# [Stored rows]
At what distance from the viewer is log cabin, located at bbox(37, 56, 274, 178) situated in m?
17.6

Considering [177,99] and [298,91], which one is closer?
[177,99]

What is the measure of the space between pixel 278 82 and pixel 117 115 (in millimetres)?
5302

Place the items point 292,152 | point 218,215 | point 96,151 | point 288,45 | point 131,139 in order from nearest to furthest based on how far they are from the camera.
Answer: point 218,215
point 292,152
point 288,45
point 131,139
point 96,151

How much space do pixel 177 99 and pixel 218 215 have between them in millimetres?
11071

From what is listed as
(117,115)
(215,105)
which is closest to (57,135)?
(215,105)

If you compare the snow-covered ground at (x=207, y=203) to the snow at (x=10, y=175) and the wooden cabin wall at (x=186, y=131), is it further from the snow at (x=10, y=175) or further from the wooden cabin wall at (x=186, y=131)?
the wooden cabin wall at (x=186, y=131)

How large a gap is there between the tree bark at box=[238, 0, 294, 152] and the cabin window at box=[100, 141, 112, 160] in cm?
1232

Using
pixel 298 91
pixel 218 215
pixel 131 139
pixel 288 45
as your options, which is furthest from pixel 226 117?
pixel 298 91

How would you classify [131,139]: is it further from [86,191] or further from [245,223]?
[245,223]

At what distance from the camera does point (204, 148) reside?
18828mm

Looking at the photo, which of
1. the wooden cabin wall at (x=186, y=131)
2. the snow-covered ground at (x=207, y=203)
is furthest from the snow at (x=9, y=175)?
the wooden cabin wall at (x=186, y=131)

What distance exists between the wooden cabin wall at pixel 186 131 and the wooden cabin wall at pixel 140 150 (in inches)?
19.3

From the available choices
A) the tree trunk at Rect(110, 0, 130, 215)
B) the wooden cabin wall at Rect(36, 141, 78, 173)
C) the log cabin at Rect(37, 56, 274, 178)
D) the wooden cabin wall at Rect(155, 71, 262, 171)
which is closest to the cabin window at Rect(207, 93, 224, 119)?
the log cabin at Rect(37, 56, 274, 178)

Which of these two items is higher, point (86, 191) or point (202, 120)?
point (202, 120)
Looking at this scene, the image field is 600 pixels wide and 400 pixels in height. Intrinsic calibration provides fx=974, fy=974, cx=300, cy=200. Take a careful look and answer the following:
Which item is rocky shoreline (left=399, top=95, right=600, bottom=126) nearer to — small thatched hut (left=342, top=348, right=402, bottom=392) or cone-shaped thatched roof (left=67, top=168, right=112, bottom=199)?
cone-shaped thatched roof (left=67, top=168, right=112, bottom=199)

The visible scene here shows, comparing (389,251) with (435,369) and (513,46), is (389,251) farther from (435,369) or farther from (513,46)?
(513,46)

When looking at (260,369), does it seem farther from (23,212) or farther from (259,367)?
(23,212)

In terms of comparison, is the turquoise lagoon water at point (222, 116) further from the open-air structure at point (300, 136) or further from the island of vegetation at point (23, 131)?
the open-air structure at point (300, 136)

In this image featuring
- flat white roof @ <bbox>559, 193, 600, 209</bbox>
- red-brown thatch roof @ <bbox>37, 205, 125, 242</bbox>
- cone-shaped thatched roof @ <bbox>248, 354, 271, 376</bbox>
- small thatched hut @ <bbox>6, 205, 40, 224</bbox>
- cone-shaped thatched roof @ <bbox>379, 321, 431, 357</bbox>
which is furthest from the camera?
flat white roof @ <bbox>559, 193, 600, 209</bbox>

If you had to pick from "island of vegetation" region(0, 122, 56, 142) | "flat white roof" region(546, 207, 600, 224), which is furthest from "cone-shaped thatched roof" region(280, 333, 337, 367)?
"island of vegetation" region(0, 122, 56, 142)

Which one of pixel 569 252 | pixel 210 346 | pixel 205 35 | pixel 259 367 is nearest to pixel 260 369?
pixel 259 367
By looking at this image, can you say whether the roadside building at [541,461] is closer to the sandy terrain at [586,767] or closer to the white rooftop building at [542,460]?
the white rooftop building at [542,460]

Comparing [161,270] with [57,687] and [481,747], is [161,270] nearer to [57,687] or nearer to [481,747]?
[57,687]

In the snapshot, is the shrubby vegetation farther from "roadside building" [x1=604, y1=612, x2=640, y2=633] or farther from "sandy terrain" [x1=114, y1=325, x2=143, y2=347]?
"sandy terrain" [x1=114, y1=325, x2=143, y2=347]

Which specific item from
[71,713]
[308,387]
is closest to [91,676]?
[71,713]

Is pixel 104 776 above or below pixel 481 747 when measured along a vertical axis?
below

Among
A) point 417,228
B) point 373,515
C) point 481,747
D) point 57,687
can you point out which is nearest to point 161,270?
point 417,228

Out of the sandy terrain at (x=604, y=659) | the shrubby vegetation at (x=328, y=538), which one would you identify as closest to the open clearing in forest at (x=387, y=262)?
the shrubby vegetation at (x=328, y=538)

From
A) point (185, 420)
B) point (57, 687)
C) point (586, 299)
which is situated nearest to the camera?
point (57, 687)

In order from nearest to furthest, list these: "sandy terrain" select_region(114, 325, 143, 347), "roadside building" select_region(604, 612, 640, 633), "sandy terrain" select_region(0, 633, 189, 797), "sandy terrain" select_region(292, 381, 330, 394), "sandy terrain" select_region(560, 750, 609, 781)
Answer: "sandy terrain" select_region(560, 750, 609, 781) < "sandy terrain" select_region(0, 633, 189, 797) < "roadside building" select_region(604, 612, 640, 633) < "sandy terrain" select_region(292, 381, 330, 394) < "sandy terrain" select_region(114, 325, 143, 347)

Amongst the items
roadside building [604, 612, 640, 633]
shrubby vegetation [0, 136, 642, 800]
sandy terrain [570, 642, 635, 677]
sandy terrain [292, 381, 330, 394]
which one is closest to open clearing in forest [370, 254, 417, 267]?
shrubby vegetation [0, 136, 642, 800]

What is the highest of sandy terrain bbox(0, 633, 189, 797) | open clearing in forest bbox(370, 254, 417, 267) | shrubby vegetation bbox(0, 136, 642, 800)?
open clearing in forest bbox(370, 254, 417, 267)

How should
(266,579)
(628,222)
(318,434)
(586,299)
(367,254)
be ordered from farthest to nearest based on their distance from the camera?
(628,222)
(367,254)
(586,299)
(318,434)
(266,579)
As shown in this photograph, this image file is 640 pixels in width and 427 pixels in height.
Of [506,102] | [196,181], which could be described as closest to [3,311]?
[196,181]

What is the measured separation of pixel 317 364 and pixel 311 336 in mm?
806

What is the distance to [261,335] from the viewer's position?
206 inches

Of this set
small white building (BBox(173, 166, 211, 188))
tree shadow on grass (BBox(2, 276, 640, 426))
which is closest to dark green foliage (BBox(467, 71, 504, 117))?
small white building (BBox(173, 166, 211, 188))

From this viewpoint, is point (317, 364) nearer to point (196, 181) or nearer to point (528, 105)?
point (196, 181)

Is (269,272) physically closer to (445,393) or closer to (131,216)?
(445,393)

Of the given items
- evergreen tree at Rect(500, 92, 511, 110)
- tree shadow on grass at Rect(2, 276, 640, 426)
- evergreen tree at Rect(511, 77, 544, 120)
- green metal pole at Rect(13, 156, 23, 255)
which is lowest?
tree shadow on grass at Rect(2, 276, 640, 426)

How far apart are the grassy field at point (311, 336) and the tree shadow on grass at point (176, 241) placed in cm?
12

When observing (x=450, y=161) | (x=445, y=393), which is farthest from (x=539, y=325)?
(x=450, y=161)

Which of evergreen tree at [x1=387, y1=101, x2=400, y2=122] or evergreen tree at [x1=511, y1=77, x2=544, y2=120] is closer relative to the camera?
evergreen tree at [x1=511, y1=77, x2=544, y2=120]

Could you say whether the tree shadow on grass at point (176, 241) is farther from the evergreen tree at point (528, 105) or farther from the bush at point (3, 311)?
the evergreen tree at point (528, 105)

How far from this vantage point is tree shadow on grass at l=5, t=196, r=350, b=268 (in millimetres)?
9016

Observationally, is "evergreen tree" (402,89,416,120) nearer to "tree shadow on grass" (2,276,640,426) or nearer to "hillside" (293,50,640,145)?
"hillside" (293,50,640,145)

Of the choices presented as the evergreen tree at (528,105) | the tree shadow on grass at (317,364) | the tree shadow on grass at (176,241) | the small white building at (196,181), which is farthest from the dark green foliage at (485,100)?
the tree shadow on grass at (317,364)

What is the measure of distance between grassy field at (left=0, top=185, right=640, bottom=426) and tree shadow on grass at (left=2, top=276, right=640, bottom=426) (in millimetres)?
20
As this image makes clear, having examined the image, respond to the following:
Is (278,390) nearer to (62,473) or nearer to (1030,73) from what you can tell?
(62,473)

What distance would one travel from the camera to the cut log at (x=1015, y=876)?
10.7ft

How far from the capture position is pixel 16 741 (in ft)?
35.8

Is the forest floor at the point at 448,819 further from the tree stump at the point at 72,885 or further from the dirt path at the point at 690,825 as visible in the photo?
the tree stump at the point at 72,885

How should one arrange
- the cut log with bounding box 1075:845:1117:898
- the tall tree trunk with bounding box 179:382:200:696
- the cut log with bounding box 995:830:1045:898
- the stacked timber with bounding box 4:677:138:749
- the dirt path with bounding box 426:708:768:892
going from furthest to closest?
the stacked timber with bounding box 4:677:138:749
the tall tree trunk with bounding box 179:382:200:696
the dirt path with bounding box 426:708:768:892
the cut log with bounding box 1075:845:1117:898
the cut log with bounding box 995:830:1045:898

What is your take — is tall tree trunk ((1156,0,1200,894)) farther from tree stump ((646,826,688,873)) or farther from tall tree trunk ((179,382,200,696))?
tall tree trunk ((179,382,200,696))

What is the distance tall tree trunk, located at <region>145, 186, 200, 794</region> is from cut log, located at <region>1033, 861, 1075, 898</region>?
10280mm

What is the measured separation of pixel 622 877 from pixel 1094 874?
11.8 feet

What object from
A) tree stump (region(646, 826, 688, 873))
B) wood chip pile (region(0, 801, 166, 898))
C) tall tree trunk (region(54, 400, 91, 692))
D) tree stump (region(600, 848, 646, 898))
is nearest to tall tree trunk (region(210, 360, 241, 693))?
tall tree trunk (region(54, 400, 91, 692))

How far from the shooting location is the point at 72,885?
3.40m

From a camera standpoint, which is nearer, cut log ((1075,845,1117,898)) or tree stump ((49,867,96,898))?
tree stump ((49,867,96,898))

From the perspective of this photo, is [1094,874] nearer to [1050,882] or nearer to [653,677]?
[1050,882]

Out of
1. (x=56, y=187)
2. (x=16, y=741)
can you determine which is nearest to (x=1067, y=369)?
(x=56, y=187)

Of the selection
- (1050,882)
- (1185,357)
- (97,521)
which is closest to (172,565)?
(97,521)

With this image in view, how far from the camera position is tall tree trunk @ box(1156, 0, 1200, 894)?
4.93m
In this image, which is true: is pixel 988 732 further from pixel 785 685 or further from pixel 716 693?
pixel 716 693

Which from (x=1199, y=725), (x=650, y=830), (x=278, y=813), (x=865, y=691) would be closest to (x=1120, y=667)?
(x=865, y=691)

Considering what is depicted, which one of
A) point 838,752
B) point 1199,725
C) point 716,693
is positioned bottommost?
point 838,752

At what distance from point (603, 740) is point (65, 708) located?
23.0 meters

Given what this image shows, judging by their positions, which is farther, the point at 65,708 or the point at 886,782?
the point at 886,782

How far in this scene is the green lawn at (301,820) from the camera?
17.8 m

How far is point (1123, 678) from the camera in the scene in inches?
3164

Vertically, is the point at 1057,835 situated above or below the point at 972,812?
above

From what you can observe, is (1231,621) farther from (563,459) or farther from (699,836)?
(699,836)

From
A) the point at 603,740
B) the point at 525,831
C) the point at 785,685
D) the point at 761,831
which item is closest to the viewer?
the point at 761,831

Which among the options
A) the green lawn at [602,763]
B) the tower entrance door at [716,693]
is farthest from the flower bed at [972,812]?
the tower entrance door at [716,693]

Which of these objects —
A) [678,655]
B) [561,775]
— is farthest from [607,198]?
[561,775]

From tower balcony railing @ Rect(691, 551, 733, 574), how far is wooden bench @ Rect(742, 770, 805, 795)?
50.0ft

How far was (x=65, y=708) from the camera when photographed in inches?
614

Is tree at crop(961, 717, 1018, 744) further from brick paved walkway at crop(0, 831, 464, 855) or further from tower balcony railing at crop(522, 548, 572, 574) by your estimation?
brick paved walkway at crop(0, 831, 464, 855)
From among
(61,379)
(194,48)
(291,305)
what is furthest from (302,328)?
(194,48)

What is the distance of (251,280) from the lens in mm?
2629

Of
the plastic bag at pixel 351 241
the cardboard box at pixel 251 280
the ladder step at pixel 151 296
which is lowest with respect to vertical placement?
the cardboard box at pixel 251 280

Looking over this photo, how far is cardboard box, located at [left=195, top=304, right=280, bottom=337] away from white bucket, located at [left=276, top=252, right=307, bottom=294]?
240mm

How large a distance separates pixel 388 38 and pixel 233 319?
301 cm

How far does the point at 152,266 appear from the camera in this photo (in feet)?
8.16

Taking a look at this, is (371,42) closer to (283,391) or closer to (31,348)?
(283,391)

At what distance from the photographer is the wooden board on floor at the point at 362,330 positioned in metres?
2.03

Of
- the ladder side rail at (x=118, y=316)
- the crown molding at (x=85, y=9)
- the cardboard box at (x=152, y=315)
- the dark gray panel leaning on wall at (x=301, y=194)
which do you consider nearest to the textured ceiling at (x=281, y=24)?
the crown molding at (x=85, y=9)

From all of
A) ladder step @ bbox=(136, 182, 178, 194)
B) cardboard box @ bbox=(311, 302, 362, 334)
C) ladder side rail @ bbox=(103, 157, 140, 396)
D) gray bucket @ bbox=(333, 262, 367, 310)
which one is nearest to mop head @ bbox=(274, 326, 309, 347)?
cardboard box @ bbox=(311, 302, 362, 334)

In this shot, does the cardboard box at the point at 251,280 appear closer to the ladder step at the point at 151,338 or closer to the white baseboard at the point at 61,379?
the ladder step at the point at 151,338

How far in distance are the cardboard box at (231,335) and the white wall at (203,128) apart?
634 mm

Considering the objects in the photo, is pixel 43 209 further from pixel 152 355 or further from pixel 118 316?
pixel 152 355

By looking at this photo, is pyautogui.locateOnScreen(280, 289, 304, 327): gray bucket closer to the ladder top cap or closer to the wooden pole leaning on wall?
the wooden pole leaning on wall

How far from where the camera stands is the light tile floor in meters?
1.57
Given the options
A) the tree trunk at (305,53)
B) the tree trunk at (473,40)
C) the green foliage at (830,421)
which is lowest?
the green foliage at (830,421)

# [What the task asks]
From the line holding "In this shot, does" to the last line of the records, quote each line exactly and add nothing.

# [Exercise response]
In this shot, does the cardboard box at the point at 251,280 appear closer to the ladder step at the point at 151,338 or closer to the white baseboard at the point at 61,379?
the ladder step at the point at 151,338

How far in distance are the cardboard box at (231,335) and the white wall at (203,128) apart?
634 mm

Considering the objects in the photo, is pixel 43 209 further from pixel 152 355 or further from pixel 118 316?
pixel 152 355

By looking at this photo, is pyautogui.locateOnScreen(280, 289, 304, 327): gray bucket closer to the ladder top cap or closer to the wooden pole leaning on wall?
the wooden pole leaning on wall

How far from where the camera stands is the light tile floor in meters?
1.57
Given the options
A) the tree trunk at (305,53)
B) the tree trunk at (473,40)
C) the green foliage at (830,421)
which is lowest?
the green foliage at (830,421)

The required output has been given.